┌─ PASSAGE TO READ

In search of a local support group, Barbara came across DBCC’s website and called DBCC Program Director, Cathy Holloway. “She soothed a lot of my fears before my surgery,” Barbara said. Cathy then matched her with a peer mentor, a breast cancer survivor who is trained to provide support to those newly diagnosed.
“It’s rare to have an instant bond with someone you don’t know but my mentor and I became good friends.”
|Program Manager Connie Holdridge mentoring.|
Diane Duncker feels the same way. Diane was diagnosed with breast cancer while moving from York, Pa. to Lewes. “I was diagnosed around the holidays and had no family or support down here. And I didn’t really know anyone who had been through it at that time,” she said. Diane was put in touch with DBCC and was matched with a mentor. “My mentor was great with calling and helping me through my journey.”
After being diagnosed in December 2008, Gail Lanouette of Dover was referred to DBCC by her surgeon. “Within 10 days of my diagnosis I had an entire package of information from DBCC and a card from Lois [DBCC Program Manager],” she said. “I called Lois and she was so supportive and calmed my fears.” Gail was matched with a peer mentor who had a similar surgery and treatment plan.
Gail was told by her doctors that she qualified for a clinical trial. “I had so many questions so I called Lois and she was great at guiding me through the questions.” Gail chose to enroll in the clinical trial. “I knew the medicine that was helping me was made possible by other woman who enrolled in a clinical trial so I had to do it.”
|Gail Lanouette (right) with Program Manager Lois Wilkinson|
After Barbara, Diane and Gail went through surgery and treatment, they decided to become Peer Mentors themselves. “Once I felt strong enough to help someone else, I signed up for the training,” Barbara said. DBCC hosts quarterly Peer Mentor training sessions in all three counties and at Union Hospital in Cecil County, Md. The Peer Mentor Support Program provides one-on-one support for a newly diagnosed breast cancer patient from a trained breast cancer survivor.
“I knew when I finished chemo that I wanted to give back and help other women through their journey,” Gail said.
“Because if I didn’t have a mentor, I don’t think I would have been able to figure it all out.”
Gail has mentored a few women and says the peer mentor training has also helped her mentor some friends through their breast cancer journeys. “My husband was my best supporter but it is so important to have other women. Other ladies told me it was okay to feel tired and sick and shared tips with me to keep me more comfortable through my treatment,” she said. Gail explained that small pieces of wisdom like where to get lymphedema sleeves or to use cooling gel after radiation made all the difference.

└─

#### [REQUIRED WORK]
a: In the piece on DBCC's peer mentors, who referred Gail Lanouette to DBCC?
b: Repeat word for word the part of the piece on DBCC's peer mentors that begins at the words "After being diagnosed" and stops after "and treatment plan.".

┌─ DATA FOR ANALYSIS

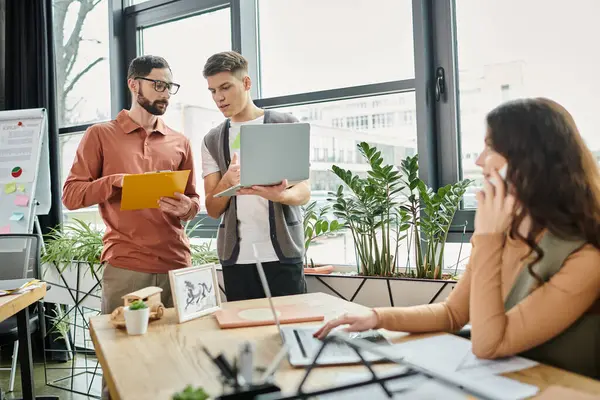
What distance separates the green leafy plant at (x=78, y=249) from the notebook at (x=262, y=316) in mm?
1920

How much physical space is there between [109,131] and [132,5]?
1.98m

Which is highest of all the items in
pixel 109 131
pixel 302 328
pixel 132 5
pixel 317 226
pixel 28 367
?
pixel 132 5

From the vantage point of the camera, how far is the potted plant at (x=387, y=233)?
7.86 feet

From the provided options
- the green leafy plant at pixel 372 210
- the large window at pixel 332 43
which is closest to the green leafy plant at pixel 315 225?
the green leafy plant at pixel 372 210

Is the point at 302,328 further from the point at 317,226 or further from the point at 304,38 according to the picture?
the point at 304,38

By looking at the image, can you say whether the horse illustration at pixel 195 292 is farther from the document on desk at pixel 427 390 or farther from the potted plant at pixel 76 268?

└─

#### [WRITTEN RESPONSES]
a: Her surgeon referred her.

b:
After being diagnosed in December 2008, Gail Lanouette of Dover was referred to DBCC by her surgeon. “Within 10 days of my diagnosis I had an entire package of information from DBCC and a card from Lois [DBCC Program Manager],” she said. “I called Lois and she was so supportive and calmed my fears.” Gail was matched with a peer mentor who had a similar surgery and treatment plan.